Research Creates New Treatment Protocol to “Re-educate” Immune System and Prevent Beta Cell Destruction

In a recent study reported and published last month in the Journal of Experimental Medicine by UCSF investigators Brian Fife, Ph.D. and Jeff Bluestone, Ph.D., it has been shown that insulin itself is a contributing factor in the progression of type 1 diabetes and to prevent the disease, we must selectively target the insulin-specific, autoimmune T cells.

By creating a powerful treatment protocol to target these insulin-specific cells in an animal model of diabetes, these researchers were able to “re-educate” the immune system, helping to restore a state of self-tolerance and preventing further beta cell destruction.The past decade has seen a significant increase in the number of potentially tolerogenic therapies for treatment of new-onset diabetes. However, most treatments are antigen nonspecific, and the mechanism for the maintenance of long-term tolerance remains unclear. In a recent study reported and published in the Journal of Experimental Medicine by UCSF investigators Brian T. Fife, Ph.D. and Jeffrey A. Bluestone, Ph.D., an antigen-specific therapy has been developed using insulin-coupled antigen-presenting cells to treat diabetes in non-obese diabetic mice after disease onset. 

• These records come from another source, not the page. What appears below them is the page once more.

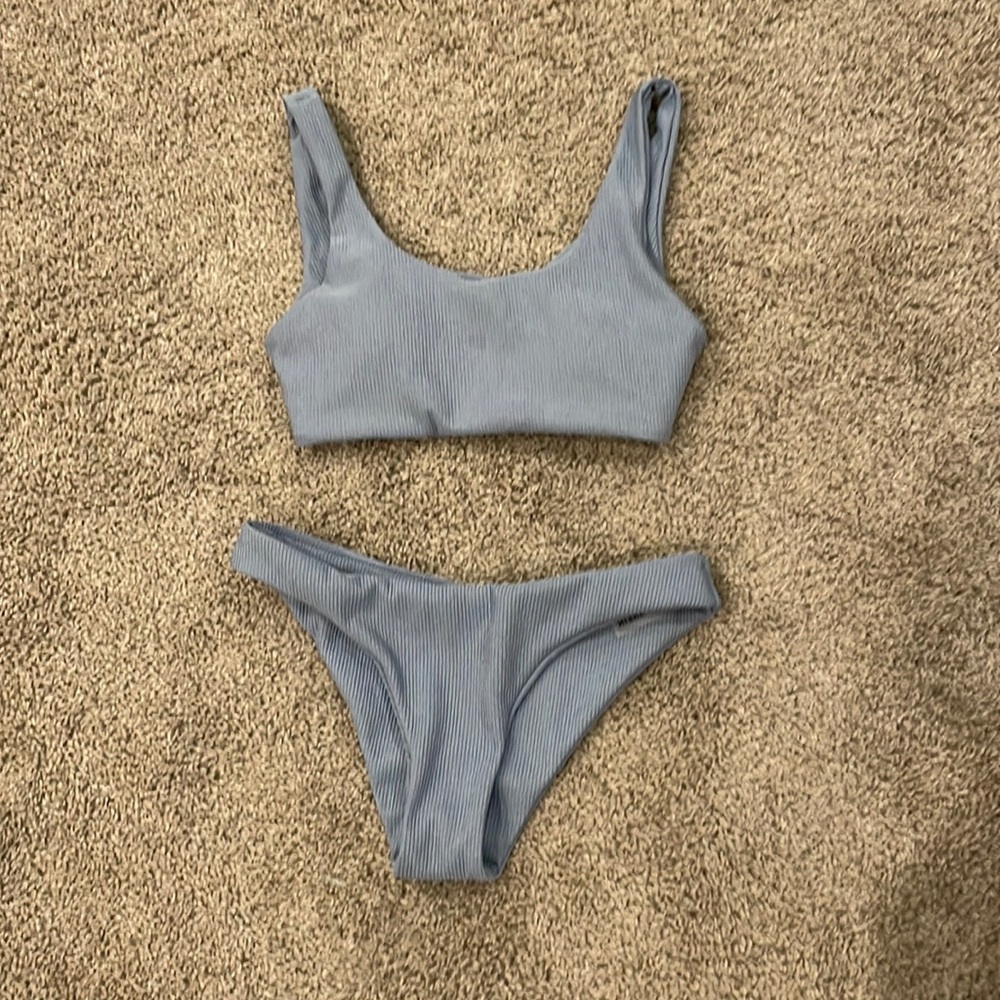 Small blue shein bikini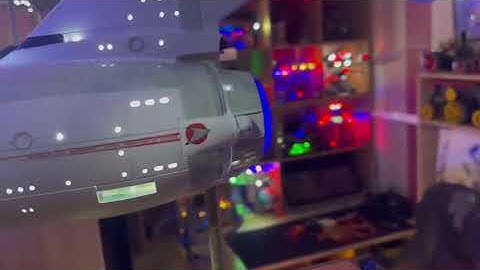 Star Trek 1/350 Refit model kit built and lit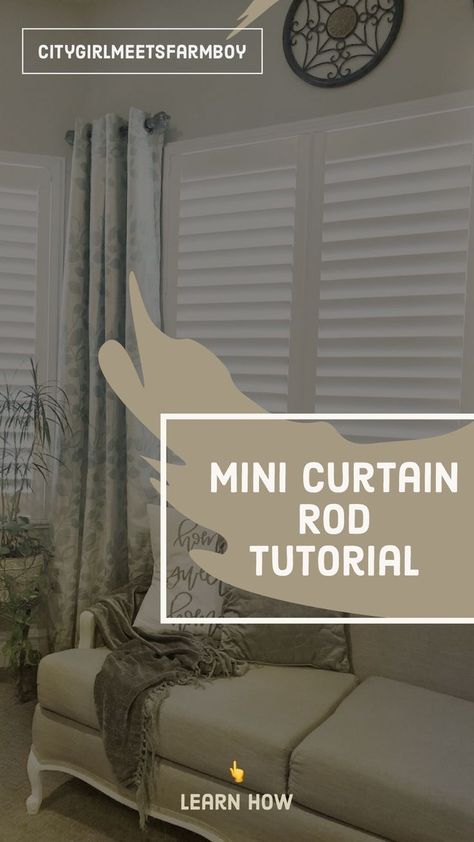 How to make Mini Curtain Rods in 5 easy steps!  #diy #diyhomedecor #diyhomeideas #diyhomeprojects #diydecor #diyprojects 2x4 Workbench, Pipe Diy Projects, Small Curtain Rods, Homemade Modern, Diy Curtain Rods, Diy Kitchen Projects, Best Blinds, Diy Printing, Workbench Plans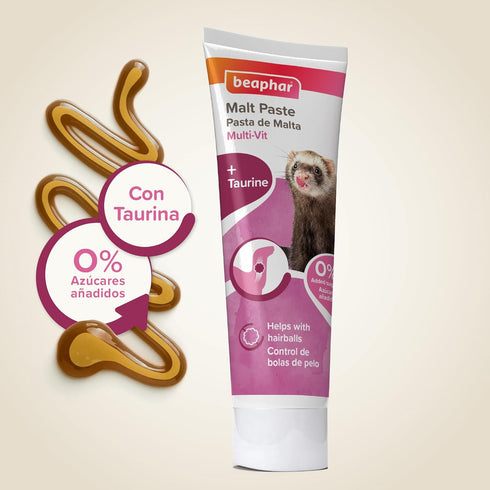 Beaphar Malt Paste Vitamin Supplement & Treat for Ferrets
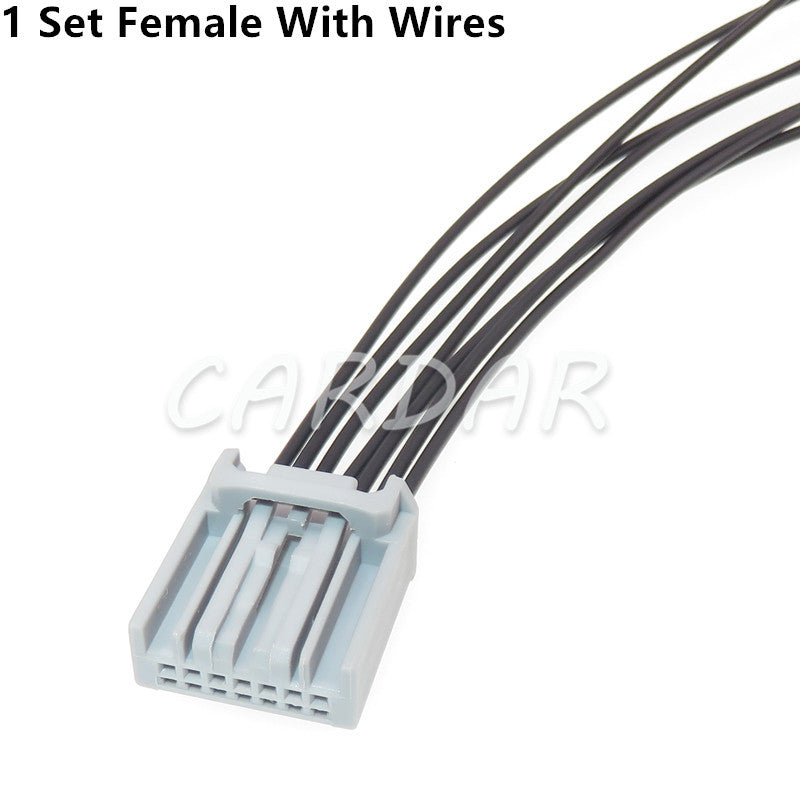 7 Pin MX34007PF1 MX34007SF1 Auto Bluetooth Button Cable Socket Meter Control Wire Harness Unsealed Plug For Honda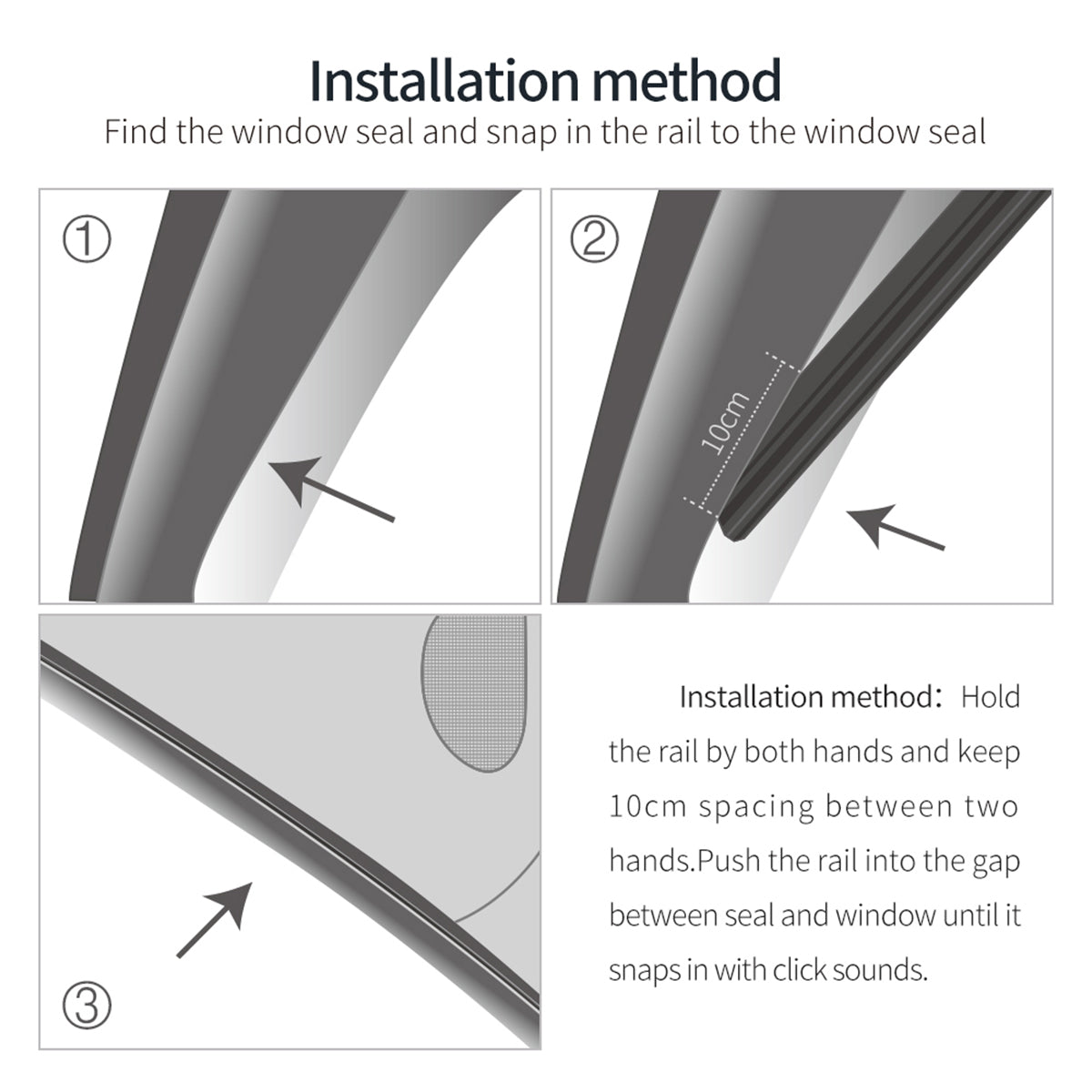 TPARTS Side Window Sunshade Curtain for Tesla Model 3 & Model Y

Type 1 diabetes mellitus (T1DM) is an autoimmune disorder resulting from the T cell mediated destruction of the insulin producing cells within the pancreas. This research study focused on developing and understanding methods to induce antigen specific tolerance, to selectively target the T cells responsible for autoimmune diabetes without compromising the body’s ability to fight infectious agents. In this study, a powerful treatment protocol was created to target these cells. Using this type of approach allowed the researchers to “re-educate” the immune system to selectively silence destructive immune responses -- in effect, restore a state of self-tolerance and prevent further tissue destruction.

The discovery, from a mouse model of a human autoimmune condition, suggests that insulin is a major autoantigen during the progression of autoimmune diabetes and selectively targeting the insulin specific T cells is an effective strategy to treat autoimmune diabetes. The success of this treatment relies on a negative regulatory pathway for T cells. This pathway, Programmed Death-1 (PD-1), when engaged with PD-1 Ligand (PD-L1) inhibits T cell function, including the destruction of beta cells. Blocking this pathway reversed tolerance weeks after tolerogenic therapy by promoting antigen-specific T cell activity directly in infiltrated pancreas. PD-1/PD-L1 blockade did not limit T regulatory cell activity, suggesting direct effects on pathogenic T cells. Finally, we describe a critical role for PD-1/PD-L1 in another powerful immunotherapy model using anti-CD3, suggesting that PD-1/PD-L1 interactions form part of a common pathway to selectively maintain tolerance within the target tissues.

The research is supported in part by the National Institutes of Health and the Juvenile Diabetes Research Foundation.